一种图像处理方法、装置、拍摄装置和可移动平台,所述方法包括:获取目标场景的双目图像;根据所述双目图像,确定所述目标场景的深度信息;根据所述深度信息以及所述双目图像中的一个单目图像的语义分割图,获得所述目标场景中各目标的语义信息和位置信息。本发明在进行目标识别时,结合了目标场景的深度信息与目标场景的单目图像的语义分割图,能够更精确的获取目标场景中各目标的语义信息和位置信息,实现了对目标场景中距离缺失、纹理相近的类别的区分,为构建精确实用的语义地图提供了支撑;本发明的目标识别方法尤其适用于背景较为复杂的目标场景。

Description

图像处理方法、装置、拍摄装置和可移动平台 技术领域
本发明涉及图像处理领域,尤其涉及一种图像处理方法、装置、拍摄装置和可移动平台。
背景技术
相关技术中,在进行场景中的目标进行识别时,对针对该场景拍摄的单张图像进行语义分割,获得该语义分割图,根据语义分割图识别目标。上述目标识别方式难以对场景特别是背景较为复杂的场景中距离缺失、纹理相近的类别进行区分,如草丛和地面的区分以及前后车辆的区分,通过上述目标识别方式很难实现。
发明内容
本发明提供一种图像处理方法、装置、拍摄装置和可移动平台。
具体地,本发明是通过如下技术方案实现的:
根据本发明的第一方面,提供一种图像处理方法,所述方法包括:
获取目标场景的双目图像;
根据所述双目图像,确定所述目标场景的深度信息;
根据所述深度信息以及所述双目图像中的一个单目图像的语义分割图,获得所述目标场景中各目标的语义信息和位置信息。

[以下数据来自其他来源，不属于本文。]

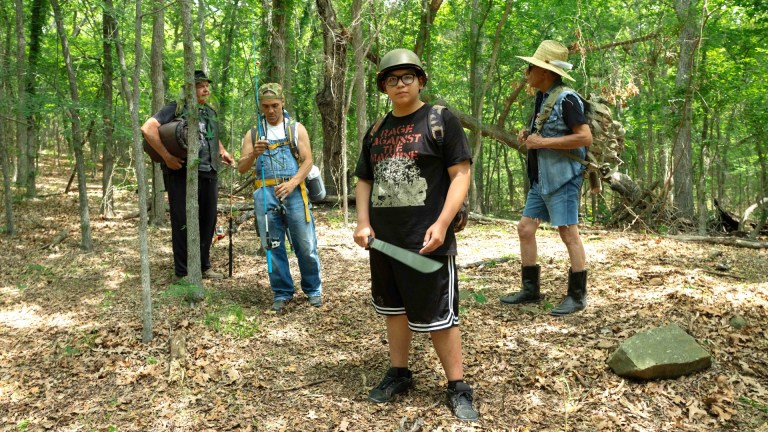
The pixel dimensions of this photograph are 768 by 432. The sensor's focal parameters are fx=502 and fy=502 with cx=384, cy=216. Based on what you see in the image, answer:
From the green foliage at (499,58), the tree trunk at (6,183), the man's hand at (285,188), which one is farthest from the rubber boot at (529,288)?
the tree trunk at (6,183)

根据本发明的第二方面,提供一种图像处理装置,所述装置包括:
存储装置,用于存储程序指令;
一个或多个处理器,调用所述存储装置中存储的程序指令,当所述程序指令被执行时,所述一个或多个处理器单独地或共同地被配置成用于:
获取目标场景的双目图像;
根据所述双目图像,确定所述目标场景的深度信息;
根据所述深度信息以及所述双目图像中的一个单目图像的语义分割图,获得所述目标场景中各目标的语义信息和位置信息。
根据本发明的第三方面,提供一种拍摄装置,所述拍摄装置包括:
图像采集模块,用于采集目标场景的双目图像;
存储装置,用于存储程序指令;
一个或多个处理器,调用所述存储装置中存储的程序指令,当所述程序指令被执行时,所述一个或多个处理器单独地或共同地被配置成用于:
获取所述图像采集模块采集的目标场景的双目图像;
根据所述双目图像,确定所述目标场景的深度信息;
根据所述深度信息以及所述双目图像中的一个单目图像的语义分割图,获得所述目标场景中各目标的语义信息和位置信息。

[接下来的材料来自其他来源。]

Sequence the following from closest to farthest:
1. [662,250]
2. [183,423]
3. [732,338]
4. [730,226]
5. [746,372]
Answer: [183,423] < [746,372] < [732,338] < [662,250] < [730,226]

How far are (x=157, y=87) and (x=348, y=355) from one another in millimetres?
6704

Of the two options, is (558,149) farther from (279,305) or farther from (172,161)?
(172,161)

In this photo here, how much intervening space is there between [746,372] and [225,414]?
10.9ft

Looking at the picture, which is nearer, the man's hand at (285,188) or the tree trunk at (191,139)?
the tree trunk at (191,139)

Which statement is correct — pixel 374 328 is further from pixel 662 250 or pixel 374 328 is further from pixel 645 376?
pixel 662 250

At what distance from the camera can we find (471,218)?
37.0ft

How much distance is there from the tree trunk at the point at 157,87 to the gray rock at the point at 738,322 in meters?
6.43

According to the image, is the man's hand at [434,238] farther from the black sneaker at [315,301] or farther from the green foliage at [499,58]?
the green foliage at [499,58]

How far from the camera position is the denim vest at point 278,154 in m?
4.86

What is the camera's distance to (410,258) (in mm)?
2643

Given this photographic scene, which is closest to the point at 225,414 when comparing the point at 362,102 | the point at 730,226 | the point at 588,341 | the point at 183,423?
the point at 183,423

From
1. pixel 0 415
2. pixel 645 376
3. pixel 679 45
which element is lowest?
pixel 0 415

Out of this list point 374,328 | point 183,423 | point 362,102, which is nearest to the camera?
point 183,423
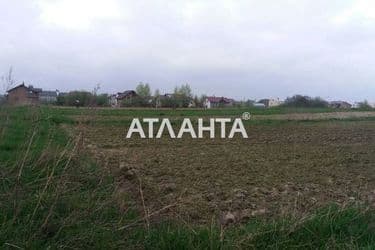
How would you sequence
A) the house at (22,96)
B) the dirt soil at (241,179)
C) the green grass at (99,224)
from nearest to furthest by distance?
Result: the green grass at (99,224), the house at (22,96), the dirt soil at (241,179)

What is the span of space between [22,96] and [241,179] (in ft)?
10.8

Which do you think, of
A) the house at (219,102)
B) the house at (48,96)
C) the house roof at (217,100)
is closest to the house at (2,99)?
the house at (48,96)

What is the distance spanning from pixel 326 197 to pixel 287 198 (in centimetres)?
51

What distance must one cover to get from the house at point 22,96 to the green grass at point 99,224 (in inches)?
4.4

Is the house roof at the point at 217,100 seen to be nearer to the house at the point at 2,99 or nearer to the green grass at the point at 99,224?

根据本发明的第四方面,提供一种可移动平台,所述可移动平台包括:
图像采集模块,用于采集目标场景的双目图像;
存储装置,用于存储程序指令;
一个或多个处理器,调用所述存储装置中存储的程序指令,当所述程序指令被执行时,所述一个或多个处理器单独地或共同地被配置成用于:
获取所述图像采集模块采集的目标场景的双目图像;
根据所述双目图像,确定所述目标场景的深度信息;
根据所述深度信息以及所述双目图像中的一个单目图像的语义分割图,获得所述目标场景中各目标的语义信息和位置信息。

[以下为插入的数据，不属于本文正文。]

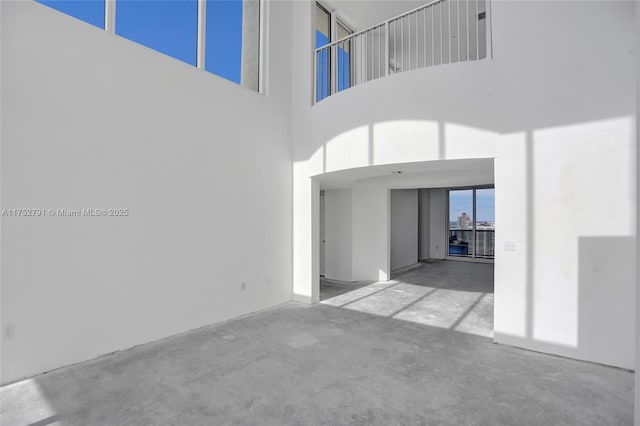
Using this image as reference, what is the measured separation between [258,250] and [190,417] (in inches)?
117

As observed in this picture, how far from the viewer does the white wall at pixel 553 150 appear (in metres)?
3.15

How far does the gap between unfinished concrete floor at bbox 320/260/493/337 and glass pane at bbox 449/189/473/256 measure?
264cm

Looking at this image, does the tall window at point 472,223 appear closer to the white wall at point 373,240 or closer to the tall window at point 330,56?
the white wall at point 373,240

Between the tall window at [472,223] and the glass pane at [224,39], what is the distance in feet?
29.6

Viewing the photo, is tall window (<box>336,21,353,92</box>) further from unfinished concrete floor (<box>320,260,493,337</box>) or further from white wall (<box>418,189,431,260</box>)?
white wall (<box>418,189,431,260</box>)

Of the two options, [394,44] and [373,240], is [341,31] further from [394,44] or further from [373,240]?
[373,240]

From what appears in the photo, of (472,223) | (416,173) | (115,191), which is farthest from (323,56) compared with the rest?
(472,223)

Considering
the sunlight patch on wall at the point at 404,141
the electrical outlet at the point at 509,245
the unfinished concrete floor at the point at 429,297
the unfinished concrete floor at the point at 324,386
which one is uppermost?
the sunlight patch on wall at the point at 404,141

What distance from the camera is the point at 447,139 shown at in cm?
388

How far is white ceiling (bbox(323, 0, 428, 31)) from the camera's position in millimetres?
6449

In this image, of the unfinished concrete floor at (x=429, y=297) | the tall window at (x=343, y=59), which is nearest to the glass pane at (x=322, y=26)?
the tall window at (x=343, y=59)

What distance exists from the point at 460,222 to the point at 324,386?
33.7 feet

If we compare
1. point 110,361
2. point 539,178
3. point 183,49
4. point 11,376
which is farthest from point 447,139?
point 11,376

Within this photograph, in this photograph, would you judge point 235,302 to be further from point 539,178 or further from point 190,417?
point 539,178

由以上本发明实施例提供的技术方案可见,本发明在进行目标识别时,结合了目标场景的深度信息与目标场景的单目图像的语义分割图,能够更精确的获取目标场景中各目标的语义信息和位置信息,实现了对目标场景中距离缺失、纹理相近的类别的区分,为构建精确实用的语义地图提供了支撑;本发明的目标识别方法尤其适用于背景较为复杂的目标场景。
附图说明
为了更清楚地说明本发明实施例中的技术方案,下面将对实施例描述中所需要使用的附图作简单地介绍,显而易见地,下面描述中的附图仅仅是本发明的一些实施例,对于本领域普通技术人员来讲,在不付出创造性劳动性的前提下,还可以根据这些附图获得其他的附图。
图1是本发明一实施例中的一种图像处理方法的方法流程图;
图2a是本发明一实施例中的一目标场景的双目图像中的一个单目图像;
图2b为图2a所示目标场景的深度信息的表征示意图;
图2c是本发明一实施例中的一种根据双目图像,确定目标场景的深度信息的一种具体实现方式的流程图;
图3是本发明一实施例中的一种根据深度信息以及双目图像中的一个单目图像的 语义分割图,获得目标场景中各目标的语义信息和位置信息的一种具体实现方式的流程图;
图4a是本发明一实施例中的图像处理方法的应用场景示意图;
图4b是图4a场景的深度图和双目图像的示意图;
图5a是本发明一实施例中的图像处理方法的另一应用场景示意图;
图5b是图5a场景的深度图和双目图像的示意图;
图6a是本发明一实施例中的图像处理方法的又一应用场景示意图;
图6b是图6a场景的深度图和双目图像的示意图;
图7是本发明一实施例中的一种根据深度信息以及双目图像中的一个单目图像的语义分割图,获得目标场景中各目标的语义信息和位置信息的另一种具体实现方式的流程图;
图8是本发明一实施例中的一种图像处理方法的一具体的方法流程图;
图9是本发明一实施例中的一种图像处理装置的结构框图;
图10是本发明一实施例中的一种拍摄装置的结构框图;
图11是本发明一实施例中的一种可移动平台的结构示意图。
具体实施方式
传统目标识别方式难以对场景中距离缺失、纹理相近的类别进行区分,如场景中的草丛和地面、前后车辆、相邻墙壁等类别。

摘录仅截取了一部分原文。